There was a system for the movies for wee kids: on Saturday morning, all the wee kids who wanted to go to the movies gathered in Copland Road and were led by a group of 'big girls' along Govan Road to whichever movie house the big girls wanted to go to. Nobody asked us what we wanted to see. Just if we had our money to get in. 

I've no idea how many wee kids were in the crocodile that set off every week. A lot. I do know the big girls never lost anybody. They were all about 13 or 14 and very strict. Years of practice in large families. I'll bet they made terrific mothers. 

The films that stick with me are Snow White and Cinderella. Apparently, I got so excited at Cinderella I jumped up shouting: 'Stop, stop! You've dropped your shoe!'

I had a Snow White pop-up storybook and a Cinderella wind-up doll who danced. (I remember Cinderella had a glittery pale blue dress). I wouldn't let anyone else play with them - in fact, I don't remember ever taking them out of the house. I've been looking at the price of Disney memorabilia from that time and I reckon my mother must have sweated blood to buy those things for me. 

After Disney, she moved me on to Louisa May Alcott and Susan Coolidge. If you haven't read them, please do. These books are basic primers for feminists!  

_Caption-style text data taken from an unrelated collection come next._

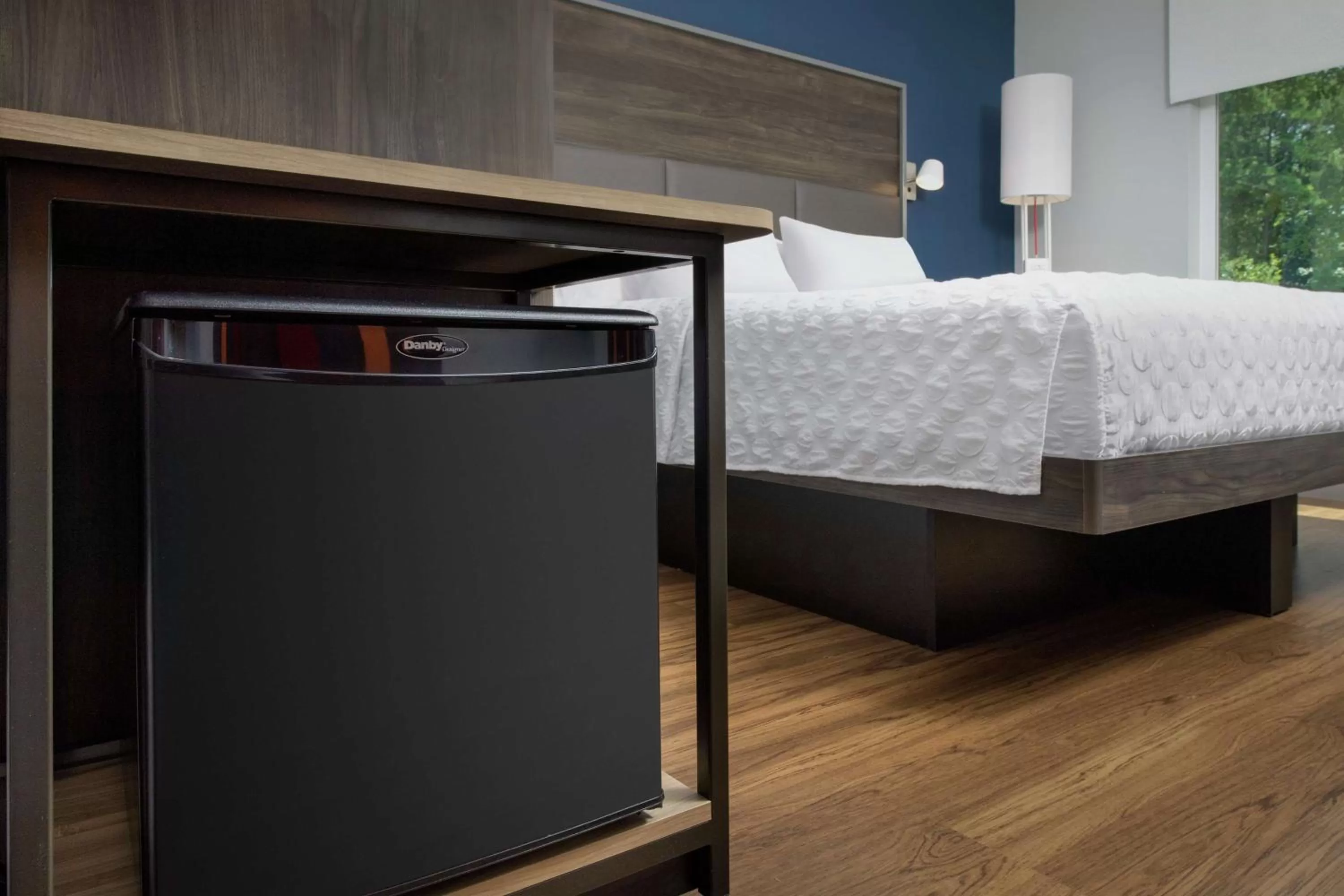 Bedroom, Bed in Tru By Hilton Mt Pleasant Charleston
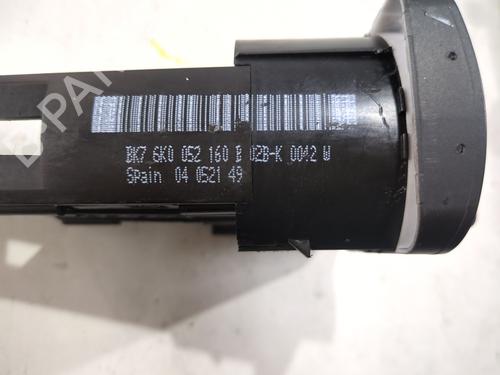 Headlight switch SEAT IBIZA II (6K1) 1.9 SDI | BP29885030I24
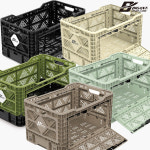 공구왕황부장 빅앤트공구함 48L 폴딩박스 앞문오픈형 캠핑 수납 : 주식회사 자산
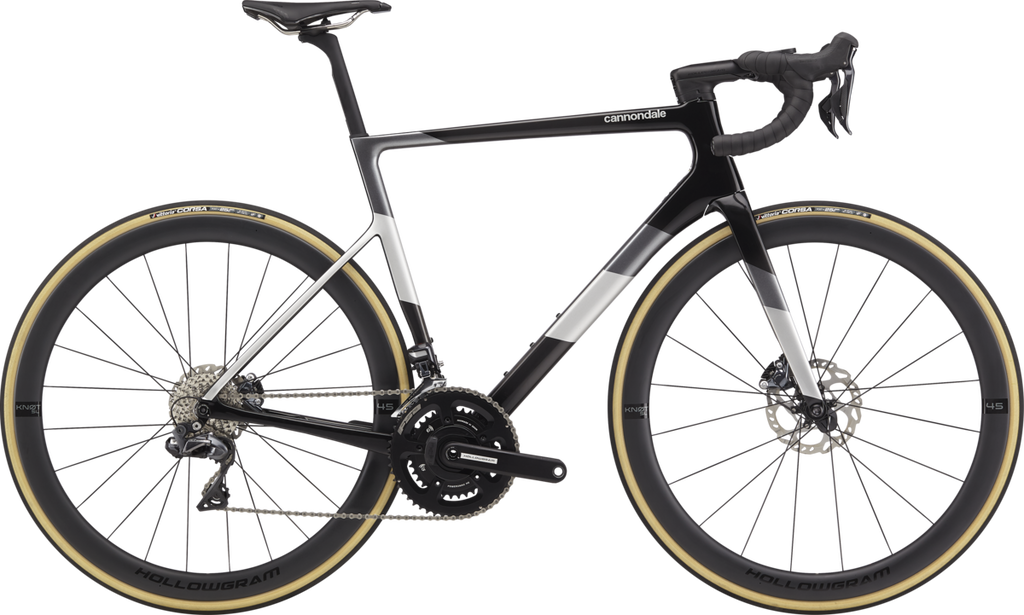 CannondaleスーパーシックスHi-mod Shimano Ultegra Cannondale SuperSix EVO Hi-Mod Disc Ult Di2 Carbon 48cm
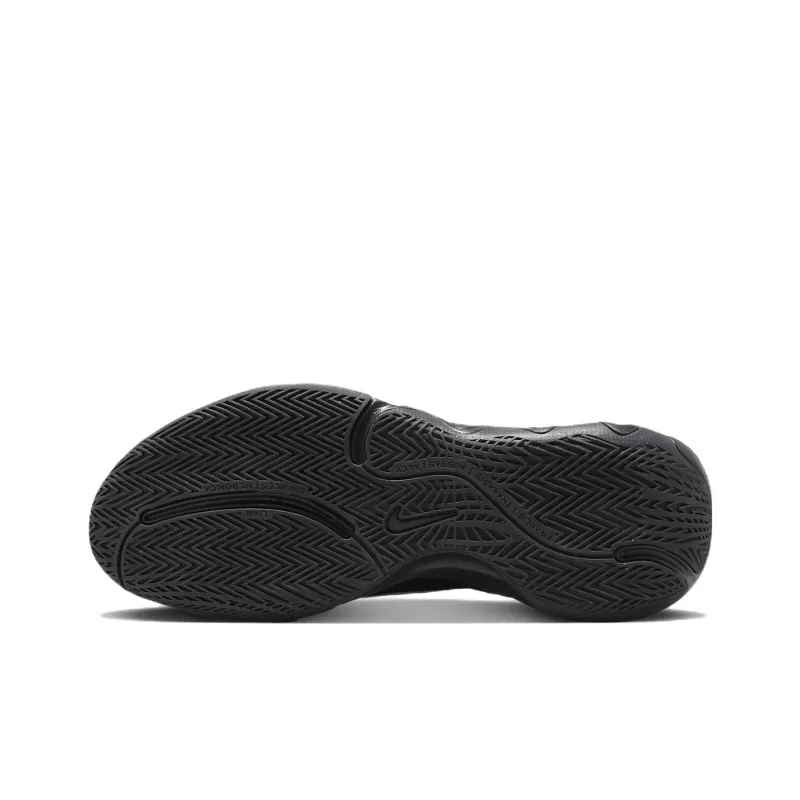 Nike Giannis Immortality 2 Black Holographic Swoosh-4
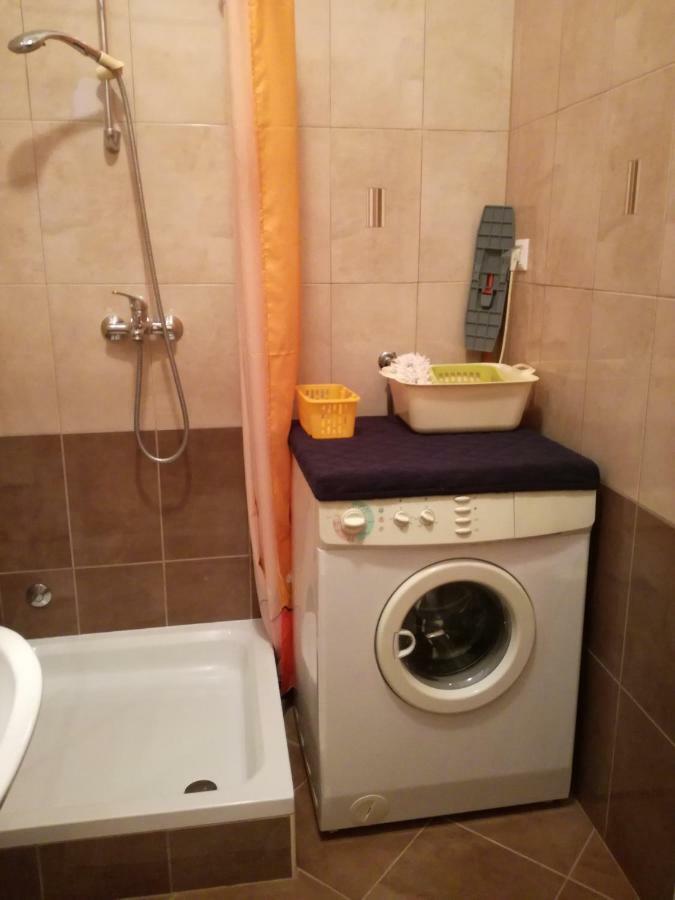 Veleniki Apartment Vesna מראה חיצוני תמונה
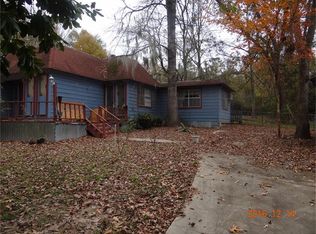 60 Pine Cir, Pointblank, TX 77364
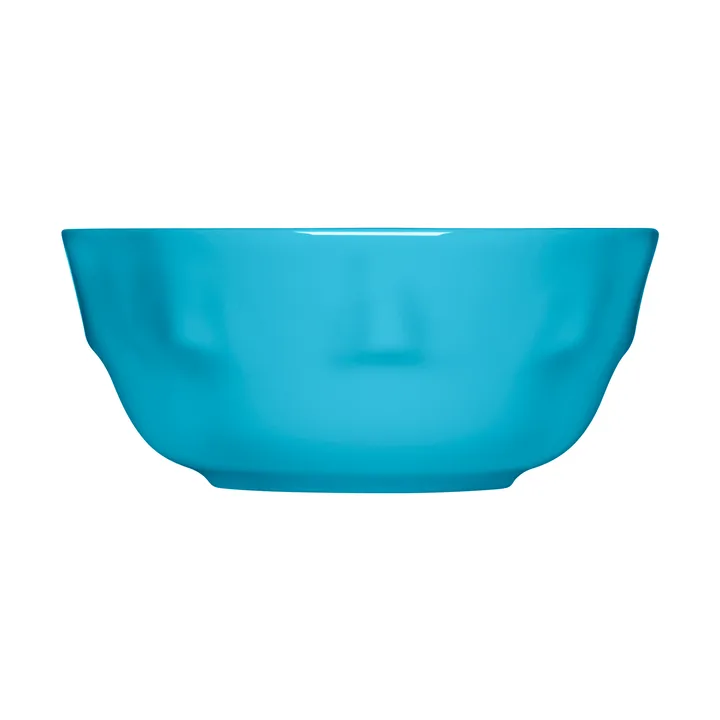 Solare miska 400 ml - Elektryczny niebieski - Iittala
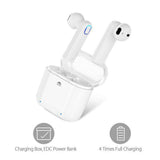 Bluetooth Wireless Earbuds For Smartphones - In-Ear-1915198027803529218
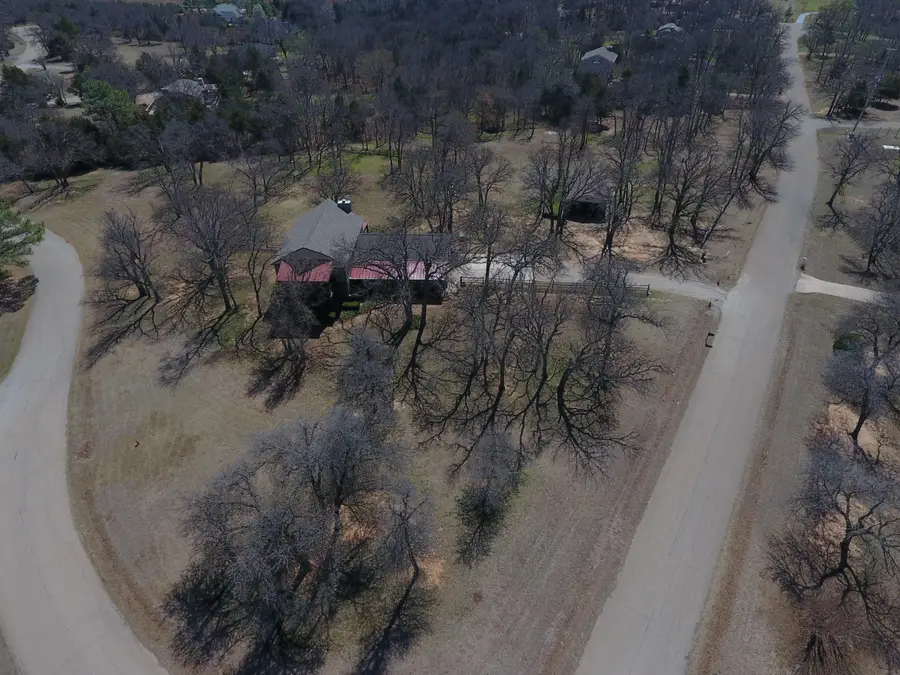 409 Ridgewood Road, Stillwater, OK 74074-8351 - #2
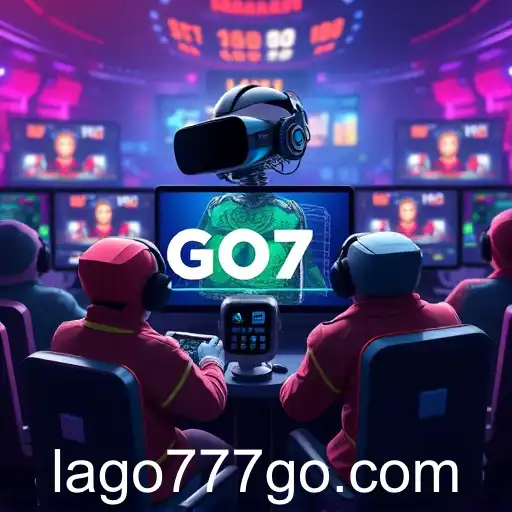 The Rise of Lago777: A New Era in Online Gaming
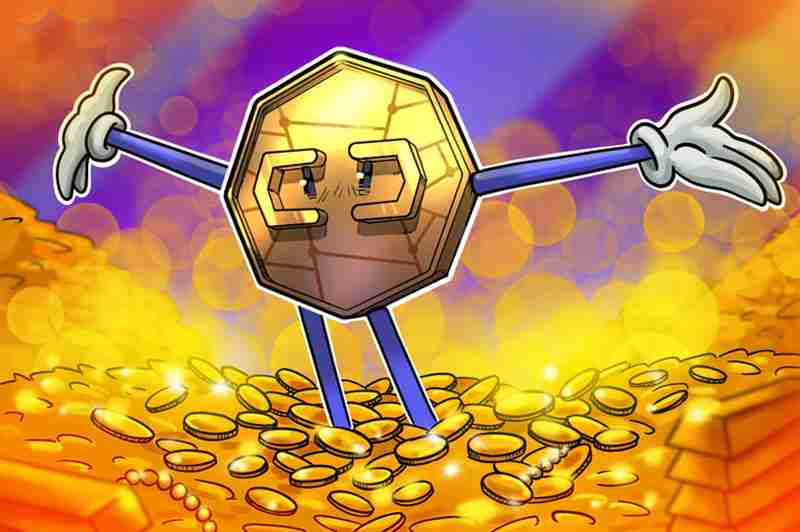 颠覆传统：黄金代币xaum破4500万市值，一文了解美联储加息下的加密资产新锚点浮现？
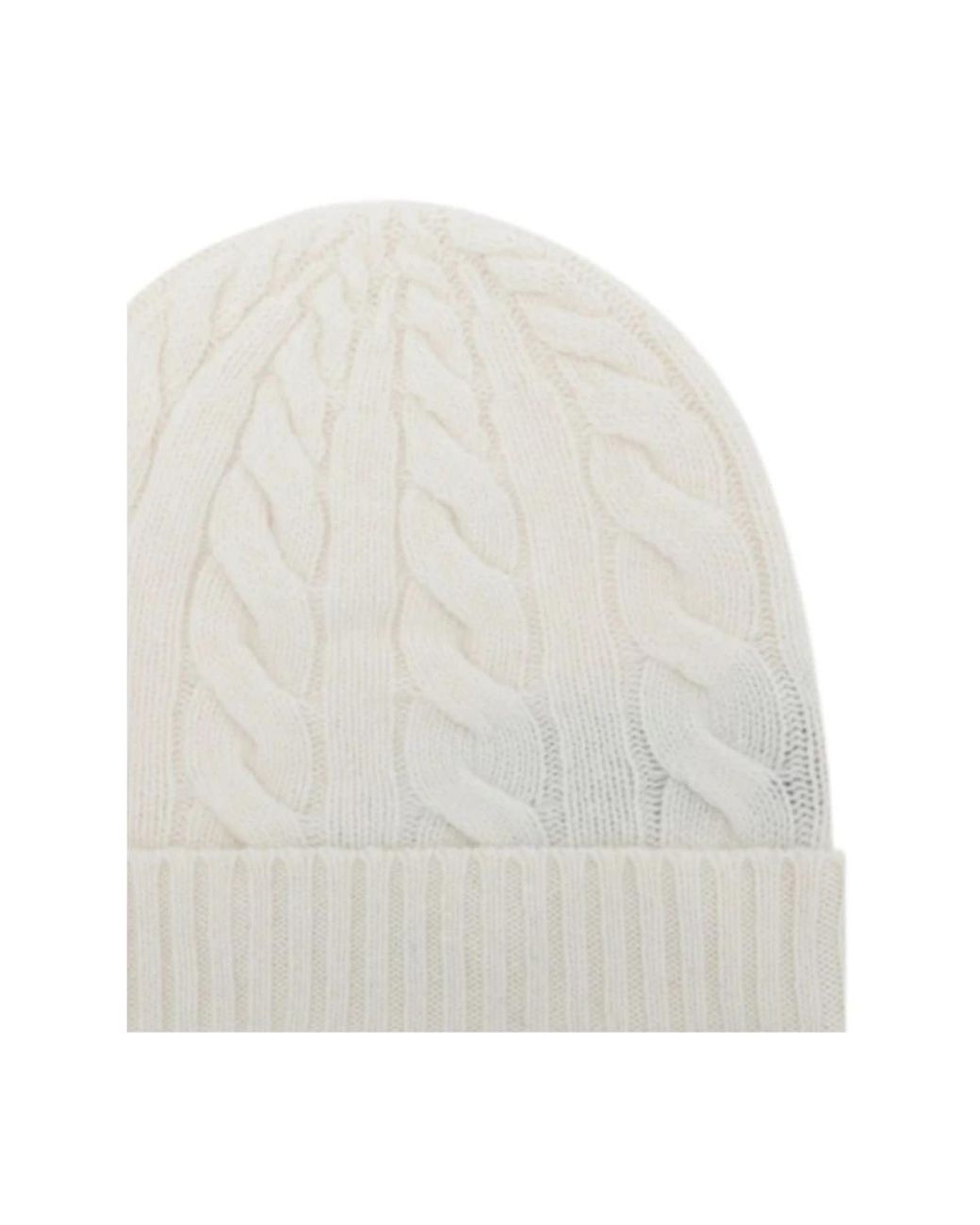 Peuterey White Beanies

I was lucky in the family I was born into. We were far from well-off but we had books in the house, newspapers every day, magazines and comics every week, trips to the local library. We had radio. My grandfather (Pop) was blind but made radios by touch. I still love radio. You haven't lived if you've missed Round the Horne, Beyond Our Ken and the Navy Lark ('left-hand down a bit'). 

Eventually, we got a TV. My father said we only got it so my granny (who lived in the next close) could watch the show-jumping and the horse-racing - which she loved, though I doubt if she was ever anywhere near a horse in her life. Eventually, we had colour TV and - o mirabile dictu! - a TV with a remote control, so you no longer had the oldies telling you any time you wandered through the livingroom: 'See when you're on your feet, goany switch that to ITV?!' Maybe there's some truth in the story that this was the only reason some people had children.

Even now, I admit that TV is not my preferred source of entertainment. I especially loathe 'reality TV'. My family called it 'Getting the paying public to do your job for you.' But movies, radio, books - bring them on!